Hartsko Fin. Servs., LLC v JPMorgan Chase Bank, N.A.
2015 NY Slip Op 00971 [125 AD3d 448]
February 5, 2015
Appellate Division, First Department
Published by New York State Law Reporting Bureau pursuant to Judiciary Law § 431.
As corrected through Wednesday, April 1, 2015


[*1]
 Hartsko Financial Services, LLC, Appellant,
v
JPMorgan Chase Bank, N.A., Respondent.

The Law Offices of Edward T. Joyce & Associates, P.C., Chicago, IL (Edward T. Joyce of the bar of the State of Illinois, admitted pro hac vice, of counsel), for appellant.

Levi Lubarsky & Feigenbaum LLP, New York (Andrea Likwornik Weiss of counsel), for respondent.
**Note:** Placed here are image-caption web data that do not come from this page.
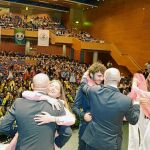 Hoy, con 13.000 alumnos –100.000 en estos quince años– la UCV anuncia un punto de inflexión para el próximo año 2019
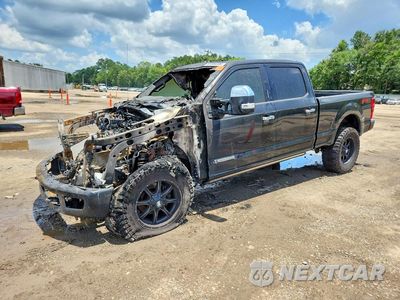 2017 FORD F250 SUPER DUTY 1FT7W2BT2HED24940 - główne zdjęcie licytacji z USA - miniatura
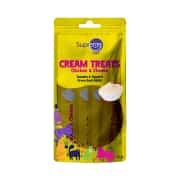 Supreme Tavuklu & Peynirli Sıvı Kedi Ödül Maması 4x14 Gr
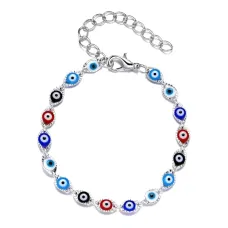 Браслет от сглаза, 22,5см BS811-02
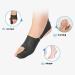 Bunion Corrector & Splint 2-Piece Toe Spreader for Hammer Toe Relief | Hallux Valgus Correction | International Shipping Available - Buy Online on GoSupps.com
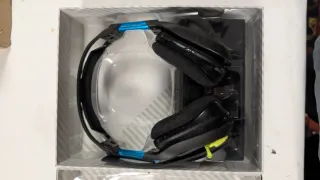 Auriculares Astro Gaming A50
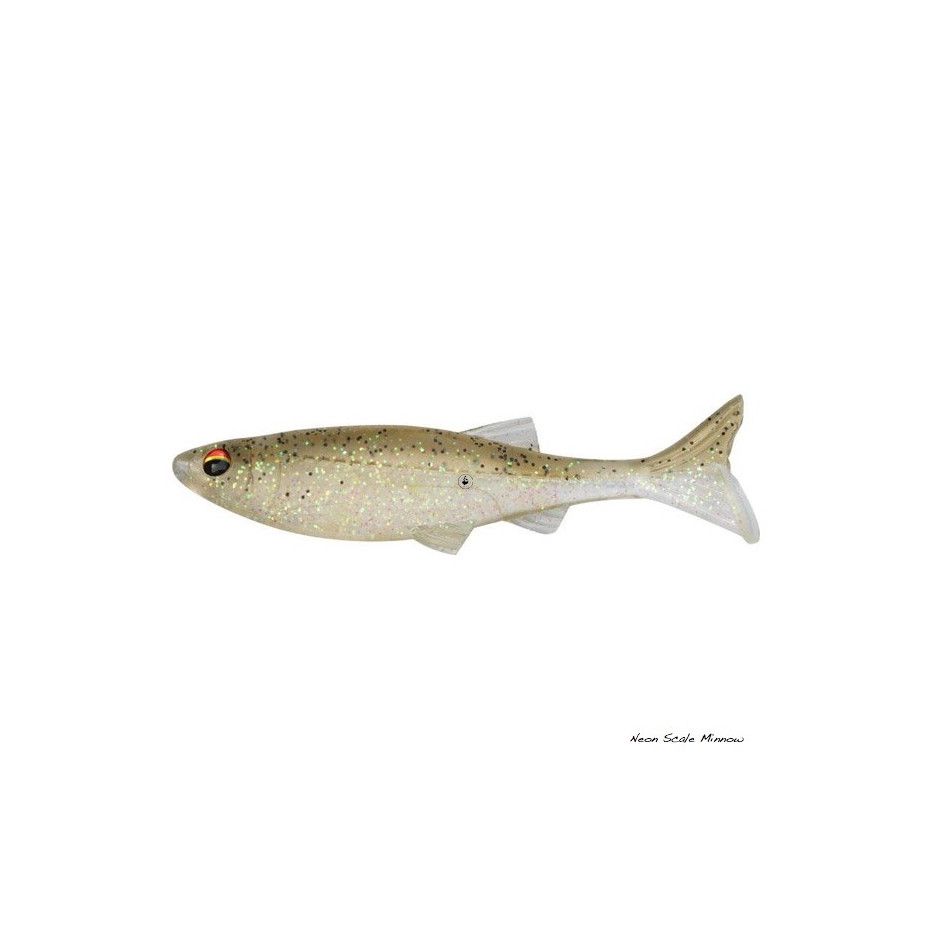 Soft Bait Biwaa Kapsiz Swimmer - Ultra-realistic Shad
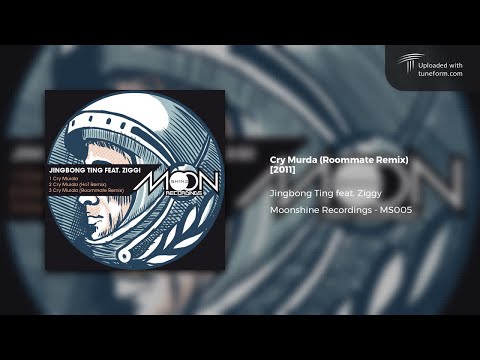 Jingbong Ting Feat. Ziggy - Cry Murda (Roommate Dubstep Remix) [Moonshine Recordings | MS005]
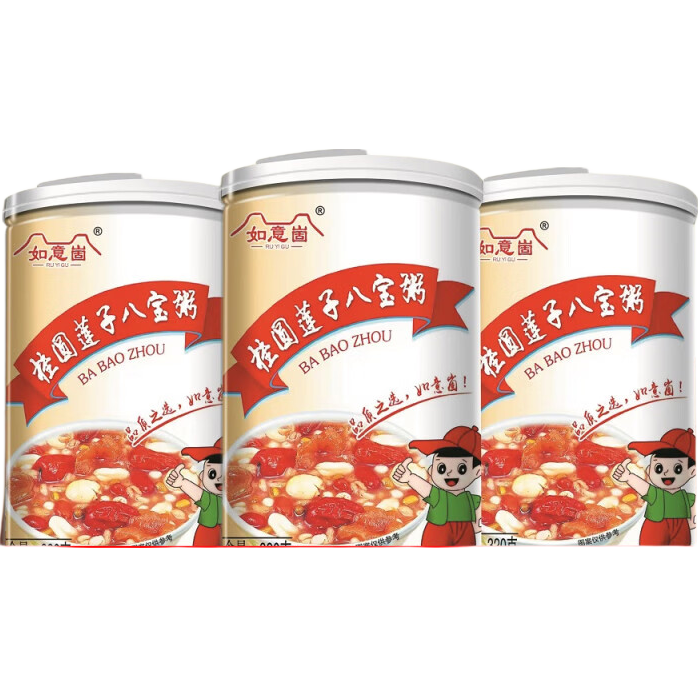 ������ ��Բ���Ӱ˱����ͷ 320g*6�� ��ʳ��ʳ    7.99Ԫ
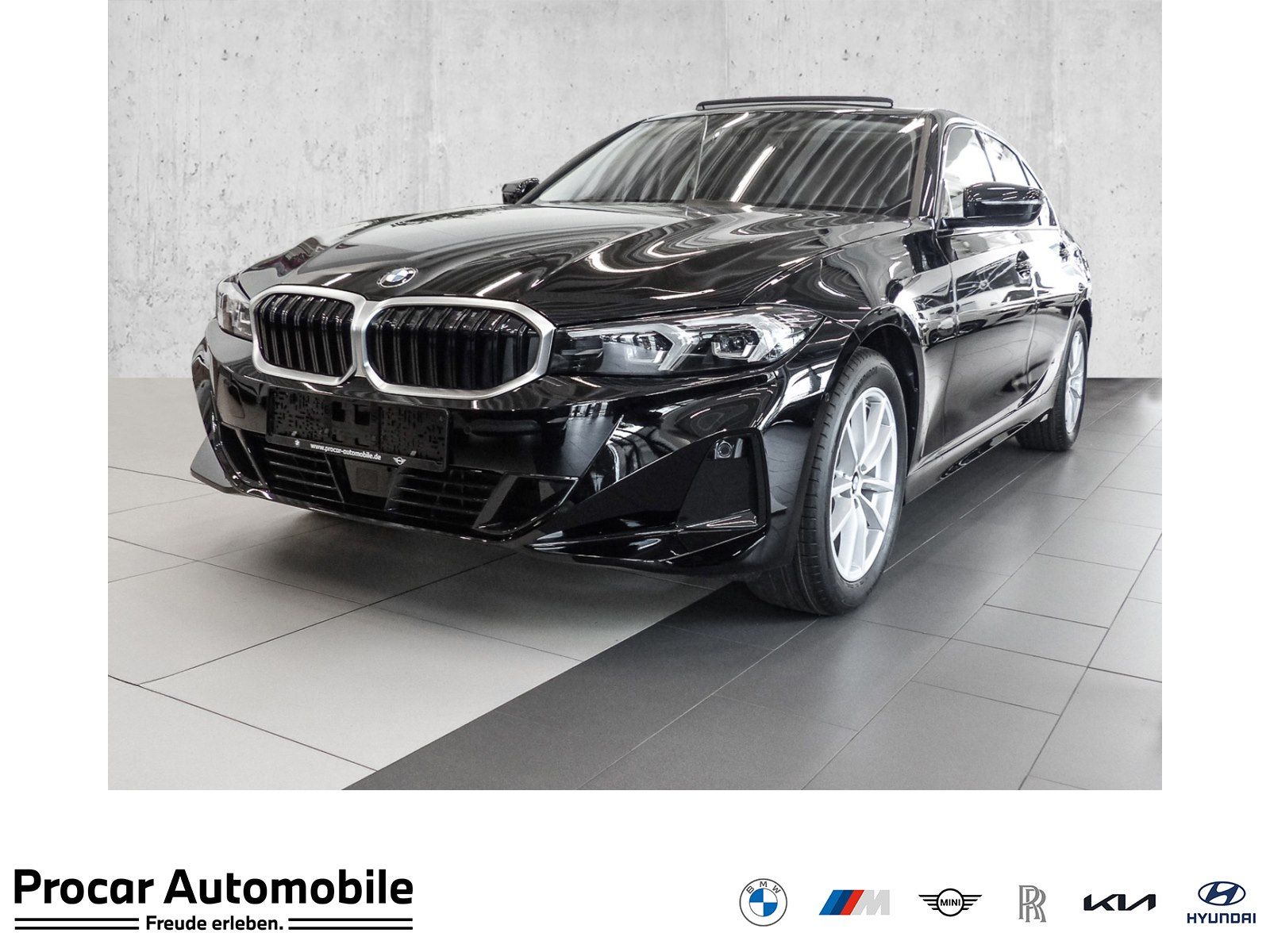 BMW 318i ACC RFK NAVI LED Sound Syst. PDC V+H DAB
Order, Supreme Court, New York County (Jeffrey K. Oing, J.), entered August 5, 2013, which, to the extent appealed from as limited by the briefs, granted defendant's motion to dismiss the first cause of action pursuant to CPLR 3211 (a) (1) and (7), and denied plaintiff's motion for leave to amend, unanimously affirmed, without costs.

Whether the first cause of action is denominated negligence or gross negligence, it was correctly dismissed because defendant had no duty to plaintiff independent of the contract formed when the account was opened (Stella Flour & Feed Corp. v National City Bank of N.Y., 285 App Div 182 [1st Dept 1954], affd 308 NY 1023 [1955]).

Plaintiff is correct that the motion court should not have denied its request for leave to amend on the ground that the request was belated (see e.g. Cherebin v Empress Ambulance Serv., Inc., 43 AD3d 364, 365 [1st Dept 2007]). However, denial was proper because plaintiff failed to demonstrate that it has a tort claim independent of a contract claim (see e.g. Sabo v Alan B. Brill, P.C., 25 AD3d 420 [1st Dept 2006]).

We have considered plaintiff's remaining arguments and find them unavailing. Concur—Acosta, J.P., Renwick, Feinman, Clark and Kapnick, JJ.